You are viewing a plain text version of this content. The canonical link for it is here.
Posted to user@ignite.apache.org by adipro <ad...@zohocorp.com> on 2020/05/11 16:11:39 UTC

Suggest a better way to access a particular K-V store

The K is key with type String.
The V is the value with type JSONObject/HashMap.

V is having the following structure:

{"agentId":<long>,"score":<double>,"url":<string>}

Now the query on this will be in such a way that -> Get top 50 values of "K"
where values in that K-V store are sorted based on "score". Provided that
K-V store has 10-50 million K-V pairs.

Can someone please suggest which data structure I need to use to solve this
particular case?



--
Sent from: http://apache-ignite-users.70518.x6.nabble.com/

Re: Suggest a better way to access a particular K-V store

Posted by akorensh <al...@gmail.com>.
Hi,
   Use these tips for memory planning:
https://apacheignite.readme.io/docs/capacity-planning#memory-capacity-planning-example

 https://apacheignite.readme.io/docs/capacity-planning#capacity-planning-faq 
(this has a spreadsheet w/capacity calculator)

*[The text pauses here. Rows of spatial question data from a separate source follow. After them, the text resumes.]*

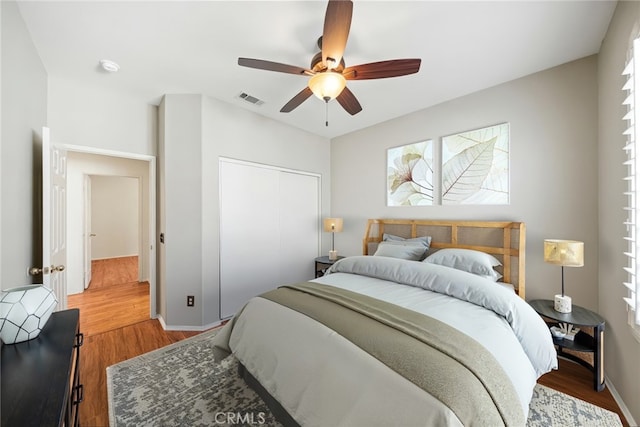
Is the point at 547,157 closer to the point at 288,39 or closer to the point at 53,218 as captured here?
→ the point at 288,39

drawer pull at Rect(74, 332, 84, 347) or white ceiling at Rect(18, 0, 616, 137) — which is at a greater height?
white ceiling at Rect(18, 0, 616, 137)

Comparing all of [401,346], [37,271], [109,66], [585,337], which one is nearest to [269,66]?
[109,66]

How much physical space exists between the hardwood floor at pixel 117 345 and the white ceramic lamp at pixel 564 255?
1.91ft

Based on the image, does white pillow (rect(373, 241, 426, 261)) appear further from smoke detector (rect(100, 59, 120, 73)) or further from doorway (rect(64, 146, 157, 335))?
smoke detector (rect(100, 59, 120, 73))

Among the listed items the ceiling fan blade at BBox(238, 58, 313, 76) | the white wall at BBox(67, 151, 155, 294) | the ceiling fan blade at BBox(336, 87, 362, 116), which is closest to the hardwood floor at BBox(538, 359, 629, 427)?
the ceiling fan blade at BBox(336, 87, 362, 116)

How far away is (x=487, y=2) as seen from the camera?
64.4 inches

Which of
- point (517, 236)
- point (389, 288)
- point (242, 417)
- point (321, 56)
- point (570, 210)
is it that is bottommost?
point (242, 417)

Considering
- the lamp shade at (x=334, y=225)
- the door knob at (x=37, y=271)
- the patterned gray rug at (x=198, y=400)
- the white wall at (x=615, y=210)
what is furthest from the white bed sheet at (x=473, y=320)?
the door knob at (x=37, y=271)

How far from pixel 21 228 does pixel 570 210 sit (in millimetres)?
4402

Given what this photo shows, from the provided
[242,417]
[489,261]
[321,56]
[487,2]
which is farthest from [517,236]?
[242,417]

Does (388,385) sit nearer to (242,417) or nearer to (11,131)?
(242,417)

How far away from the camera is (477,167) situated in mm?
2805

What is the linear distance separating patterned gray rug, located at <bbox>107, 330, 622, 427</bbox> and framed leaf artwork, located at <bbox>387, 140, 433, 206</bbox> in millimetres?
2121

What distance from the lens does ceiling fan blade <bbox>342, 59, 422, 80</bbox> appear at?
1.71 meters
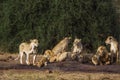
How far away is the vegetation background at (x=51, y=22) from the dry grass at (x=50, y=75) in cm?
601

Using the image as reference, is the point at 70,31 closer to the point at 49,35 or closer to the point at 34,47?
the point at 49,35

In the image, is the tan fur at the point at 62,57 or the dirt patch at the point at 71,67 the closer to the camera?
the dirt patch at the point at 71,67

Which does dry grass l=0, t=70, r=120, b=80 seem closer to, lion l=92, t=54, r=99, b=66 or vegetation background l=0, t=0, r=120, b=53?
lion l=92, t=54, r=99, b=66

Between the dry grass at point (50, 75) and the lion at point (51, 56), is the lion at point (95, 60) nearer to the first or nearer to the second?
the lion at point (51, 56)

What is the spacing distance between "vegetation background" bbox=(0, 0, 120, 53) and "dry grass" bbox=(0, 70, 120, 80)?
601cm

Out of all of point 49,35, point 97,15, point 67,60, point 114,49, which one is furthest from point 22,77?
point 97,15

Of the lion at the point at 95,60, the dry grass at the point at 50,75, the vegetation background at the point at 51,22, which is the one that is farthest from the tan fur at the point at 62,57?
the vegetation background at the point at 51,22

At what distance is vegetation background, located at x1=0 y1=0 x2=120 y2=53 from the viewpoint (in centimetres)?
1889

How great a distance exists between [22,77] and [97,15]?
26.9 feet

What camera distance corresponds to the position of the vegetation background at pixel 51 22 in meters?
18.9

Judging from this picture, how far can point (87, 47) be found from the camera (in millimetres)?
19484

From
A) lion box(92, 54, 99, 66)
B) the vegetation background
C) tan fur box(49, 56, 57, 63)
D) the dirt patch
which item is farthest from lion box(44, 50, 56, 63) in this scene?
the vegetation background

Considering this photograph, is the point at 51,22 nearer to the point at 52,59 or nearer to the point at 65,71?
the point at 52,59

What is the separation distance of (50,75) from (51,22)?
686 centimetres
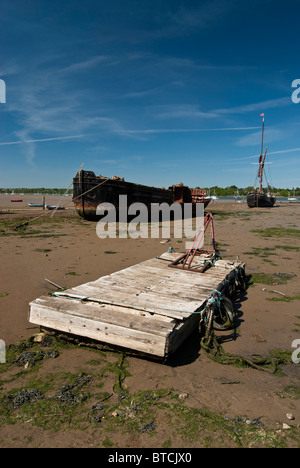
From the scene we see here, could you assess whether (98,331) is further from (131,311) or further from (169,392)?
(169,392)

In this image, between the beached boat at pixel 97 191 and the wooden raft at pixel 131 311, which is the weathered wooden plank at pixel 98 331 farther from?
the beached boat at pixel 97 191

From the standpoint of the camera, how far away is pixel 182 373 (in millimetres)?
3564

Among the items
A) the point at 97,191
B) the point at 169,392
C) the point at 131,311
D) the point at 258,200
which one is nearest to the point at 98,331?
the point at 131,311

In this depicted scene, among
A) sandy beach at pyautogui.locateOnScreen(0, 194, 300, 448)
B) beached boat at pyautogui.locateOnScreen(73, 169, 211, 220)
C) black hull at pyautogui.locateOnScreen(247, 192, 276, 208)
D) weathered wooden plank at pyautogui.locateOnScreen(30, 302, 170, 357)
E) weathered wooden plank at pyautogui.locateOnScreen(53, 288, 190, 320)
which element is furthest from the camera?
black hull at pyautogui.locateOnScreen(247, 192, 276, 208)

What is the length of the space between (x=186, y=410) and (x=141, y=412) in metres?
0.45

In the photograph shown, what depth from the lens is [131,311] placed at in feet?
13.9

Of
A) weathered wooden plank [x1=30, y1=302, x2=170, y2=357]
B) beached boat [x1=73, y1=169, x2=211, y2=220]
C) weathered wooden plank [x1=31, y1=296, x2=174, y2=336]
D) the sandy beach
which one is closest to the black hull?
beached boat [x1=73, y1=169, x2=211, y2=220]

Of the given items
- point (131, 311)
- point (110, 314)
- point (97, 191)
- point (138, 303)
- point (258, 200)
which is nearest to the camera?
point (110, 314)

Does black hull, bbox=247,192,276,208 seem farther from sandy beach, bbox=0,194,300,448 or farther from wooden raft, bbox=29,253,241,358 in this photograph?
wooden raft, bbox=29,253,241,358

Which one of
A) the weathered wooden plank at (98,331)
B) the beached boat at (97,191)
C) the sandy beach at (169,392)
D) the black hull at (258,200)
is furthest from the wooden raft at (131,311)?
the black hull at (258,200)

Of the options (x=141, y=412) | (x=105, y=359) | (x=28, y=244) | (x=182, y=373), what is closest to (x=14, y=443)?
(x=141, y=412)

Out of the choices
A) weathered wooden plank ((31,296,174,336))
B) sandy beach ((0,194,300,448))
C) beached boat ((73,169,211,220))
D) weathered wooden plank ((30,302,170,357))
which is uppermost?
beached boat ((73,169,211,220))

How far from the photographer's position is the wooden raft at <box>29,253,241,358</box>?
144 inches

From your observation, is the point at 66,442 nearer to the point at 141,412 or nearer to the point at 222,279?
the point at 141,412
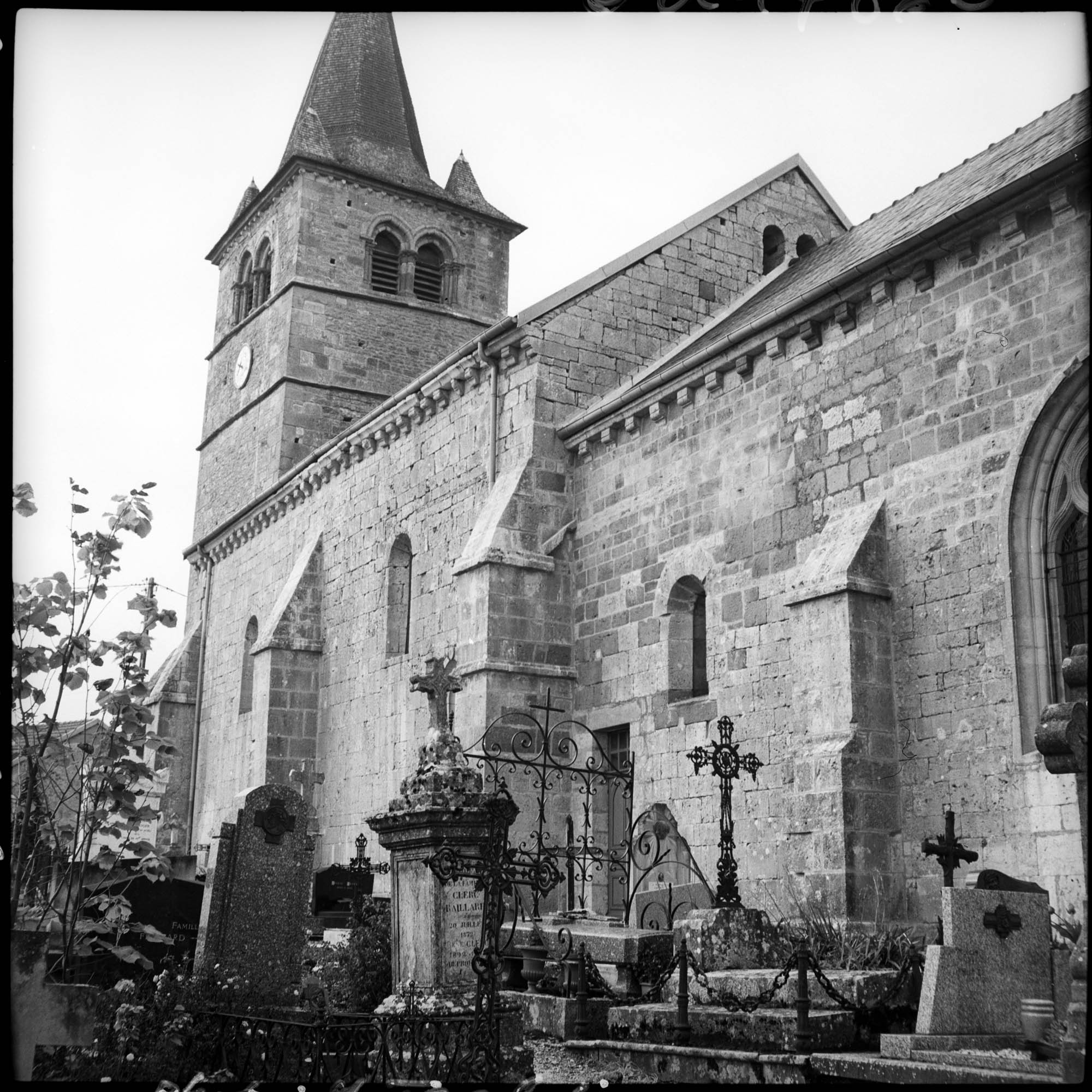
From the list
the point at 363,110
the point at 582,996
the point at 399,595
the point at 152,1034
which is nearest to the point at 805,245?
the point at 399,595

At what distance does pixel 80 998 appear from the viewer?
7672 millimetres

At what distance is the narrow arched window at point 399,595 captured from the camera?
65.9 feet

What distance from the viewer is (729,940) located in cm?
1064

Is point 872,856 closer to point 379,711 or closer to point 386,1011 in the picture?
point 386,1011

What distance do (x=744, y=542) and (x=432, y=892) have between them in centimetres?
616

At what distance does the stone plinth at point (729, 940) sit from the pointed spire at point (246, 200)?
2548 centimetres

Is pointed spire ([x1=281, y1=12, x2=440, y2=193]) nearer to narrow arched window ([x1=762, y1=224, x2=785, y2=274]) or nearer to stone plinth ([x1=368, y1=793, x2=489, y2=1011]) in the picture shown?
narrow arched window ([x1=762, y1=224, x2=785, y2=274])

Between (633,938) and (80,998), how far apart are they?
15.3 feet

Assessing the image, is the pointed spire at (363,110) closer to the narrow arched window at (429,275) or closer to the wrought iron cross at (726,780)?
the narrow arched window at (429,275)

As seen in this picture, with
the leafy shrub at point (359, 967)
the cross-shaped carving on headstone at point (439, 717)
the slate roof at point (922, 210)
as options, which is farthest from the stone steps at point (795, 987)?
the slate roof at point (922, 210)

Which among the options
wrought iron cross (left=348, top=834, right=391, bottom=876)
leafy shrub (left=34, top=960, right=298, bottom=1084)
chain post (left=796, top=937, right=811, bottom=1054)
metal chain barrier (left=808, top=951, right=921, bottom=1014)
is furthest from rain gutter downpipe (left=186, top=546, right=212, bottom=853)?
chain post (left=796, top=937, right=811, bottom=1054)

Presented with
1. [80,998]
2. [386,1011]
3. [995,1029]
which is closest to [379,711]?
[386,1011]

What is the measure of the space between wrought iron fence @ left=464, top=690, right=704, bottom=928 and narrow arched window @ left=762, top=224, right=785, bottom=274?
8.43 m

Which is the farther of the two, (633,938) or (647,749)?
(647,749)
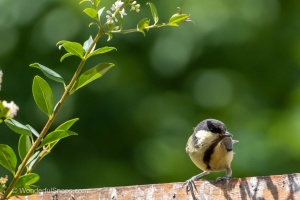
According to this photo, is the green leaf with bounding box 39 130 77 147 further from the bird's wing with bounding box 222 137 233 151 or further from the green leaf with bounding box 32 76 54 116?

 You could make you cache partitioned, and use compute jobs to run the query
simultaneously on multiple machines then reduce the results to have only the
top 50.

   see: https://apacheignite.readme.io/docs/compute-grid
    https://apacheignite.readme.io/docs/compute-tasks
   https://apacheignite.readme.io/docs/cache-modes
Thanks, Alex



--
Sent from: http://apache-ignite-users.70518.x6.nabble.com/

Re: Suggest a better way to access a particular K-V store

Posted by Ilya Kasnacheev <il...@gmail.com>.
Hello!

Please try doing cursor.close() before return;

Regards,
-- 
Ilya Kasnacheev


ср, 3 июн. 2020 г. в 09:17, adipro <ad...@zohocorp.com>:

> Can someone please help regarding this issue?
>
>
>
> --
> Sent from: http://apache-ignite-users.70518.x6.nabble.com/
>

Re: Suggest a better way to access a particular K-V store

Posted by adipro <ad...@zohocorp.com>.
Can someone please help regarding this issue?



--
Sent from: http://apache-ignite-users.70518.x6.nabble.com/

Re: Suggest a better way to access a particular K-V store

Posted by adipro <ad...@zohocorp.com>.
Thanks for the reply.

For your reference I'm sharing the code.. Please have a look at it..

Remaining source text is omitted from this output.